We were lucky to be able to call on these skills when, three years after leaving school, she returned to Whanganui offering her help and expertise with the organisation of the NZSSAA Track and Field Championships at Cooks Gardens in 2007. This help came at an important time in her career and I am sure the practical experience at the time was valuable in terms of her future career.
From 2009 to 2012, Austin worked for the Wellington Rugby Union. She was seconded to the Rugby World Cup in 2011 for match operations. This all added strength to her administration experience and strengthened her CV.
I had no hesitation in writing a reference for her application for a position as Athletics New Zealand High Performance co-ordinator in 2012, the year I was privileged to be Athletics New Zealand president.
My confidence in Austin has been well-founded as she has held various key roles at Athletics New Zealand. From 2012 to 2014, she was High Performance co-ordinator. In 2014 and 2015, she was High Performance development co-ordinator and became High Performance teams manager from 2015 to 2017. From 2017 to the present, she has been High Performance athlete support manager.

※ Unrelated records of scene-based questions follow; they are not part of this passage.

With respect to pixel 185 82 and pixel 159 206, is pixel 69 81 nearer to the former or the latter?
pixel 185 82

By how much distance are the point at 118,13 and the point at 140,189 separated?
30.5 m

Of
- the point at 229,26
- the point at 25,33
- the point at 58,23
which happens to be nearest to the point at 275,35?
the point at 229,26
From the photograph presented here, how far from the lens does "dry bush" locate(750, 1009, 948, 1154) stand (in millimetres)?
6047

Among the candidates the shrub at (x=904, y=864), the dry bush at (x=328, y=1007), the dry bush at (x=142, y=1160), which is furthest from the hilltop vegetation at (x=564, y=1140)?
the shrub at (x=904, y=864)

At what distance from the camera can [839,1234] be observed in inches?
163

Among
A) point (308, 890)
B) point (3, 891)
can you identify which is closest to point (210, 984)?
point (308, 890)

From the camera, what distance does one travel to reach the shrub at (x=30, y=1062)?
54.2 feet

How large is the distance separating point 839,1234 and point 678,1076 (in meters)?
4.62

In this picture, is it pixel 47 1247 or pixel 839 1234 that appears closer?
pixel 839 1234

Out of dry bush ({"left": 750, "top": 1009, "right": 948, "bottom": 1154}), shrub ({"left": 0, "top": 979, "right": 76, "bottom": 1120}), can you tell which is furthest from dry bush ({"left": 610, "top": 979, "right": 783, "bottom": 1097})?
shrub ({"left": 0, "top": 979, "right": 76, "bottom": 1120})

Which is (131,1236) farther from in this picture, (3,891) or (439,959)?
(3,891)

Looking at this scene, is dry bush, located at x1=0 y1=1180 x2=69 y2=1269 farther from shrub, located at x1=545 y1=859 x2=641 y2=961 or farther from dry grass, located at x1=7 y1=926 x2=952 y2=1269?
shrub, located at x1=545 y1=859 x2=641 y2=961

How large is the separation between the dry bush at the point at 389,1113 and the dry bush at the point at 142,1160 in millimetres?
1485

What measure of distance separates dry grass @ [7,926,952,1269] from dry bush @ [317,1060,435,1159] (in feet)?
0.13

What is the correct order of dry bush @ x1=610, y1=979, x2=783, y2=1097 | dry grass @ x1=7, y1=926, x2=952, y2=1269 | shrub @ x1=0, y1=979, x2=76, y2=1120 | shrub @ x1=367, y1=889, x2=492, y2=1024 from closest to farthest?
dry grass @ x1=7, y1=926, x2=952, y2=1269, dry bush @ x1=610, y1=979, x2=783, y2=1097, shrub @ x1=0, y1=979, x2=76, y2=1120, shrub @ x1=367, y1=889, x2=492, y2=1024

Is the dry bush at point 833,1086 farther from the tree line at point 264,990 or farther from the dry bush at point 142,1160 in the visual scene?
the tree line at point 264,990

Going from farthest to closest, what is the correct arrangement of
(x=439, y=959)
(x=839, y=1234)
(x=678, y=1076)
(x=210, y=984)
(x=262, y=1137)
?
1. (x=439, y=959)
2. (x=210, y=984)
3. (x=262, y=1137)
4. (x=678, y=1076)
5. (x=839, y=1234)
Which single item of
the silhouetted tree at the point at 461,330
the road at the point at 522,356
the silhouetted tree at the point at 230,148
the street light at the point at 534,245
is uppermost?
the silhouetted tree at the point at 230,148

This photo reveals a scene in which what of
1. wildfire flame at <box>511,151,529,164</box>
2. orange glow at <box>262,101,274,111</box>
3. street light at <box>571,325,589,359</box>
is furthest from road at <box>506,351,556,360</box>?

Austin cut her teeth with team administration in her first year as operations manager at the Oceania Area Championships. In the following year, she had the same role at the World Youth Championships and she was at the World Junior Championships a year later in 2014.
In 2016 she was the athletics operations manager at the Rio de Janeiro Olympic Games, the first of three Olympics (Tokyo 2021 and Paris last year). Austin has fulfilled a similar role at three World Track and Field Championships (2017, 2019 and 2023). She was team leader at the World Indoor Championships this year and the highly successful World Indoors in Glasgow last year, where it is clear her leadership was a feature of a highly successful New Zealand team.
In 2012, when Austin started at Athletics New Zealand, Tom Walsh was just out of his teenage years and Hamish Kerr, Eliza McCartney and Anna Grimaldi were all 15 years old. Zoe Hobbs was just 14 and new teenage middle-distance sensation Sam Ruthe was celebrating his third birthday. Austin has grown with our very best athletes and has been their first point of contact; it is all they have ever really known in the High Performance department.
Current High Performance director Scott Newman, who shares Austin’s Whanganui and Whanganui Collegiate background, has said her energy is unmatched.
“She’s a doer, she fixes stuff, she makes stuff happen. No one does ops like Kat.”
He went on to say that our High Performance Sport New Zealand friends say, “there’s Ops, there’s Black Ops, then there’s Kat Ops”.
Her relentless work and years of knowledge have provided invaluable support for New Zealand athletes. She has become entwined in the Athletics New Zealand fabric.
Austin is off to Australian Athletics where, as the head of performance environments and operations, she will lead a team of four responsible for developing operations and processes that support their multitude of high-performance environments. She will be sadly missed by athletes and all at Athletics New Zealand.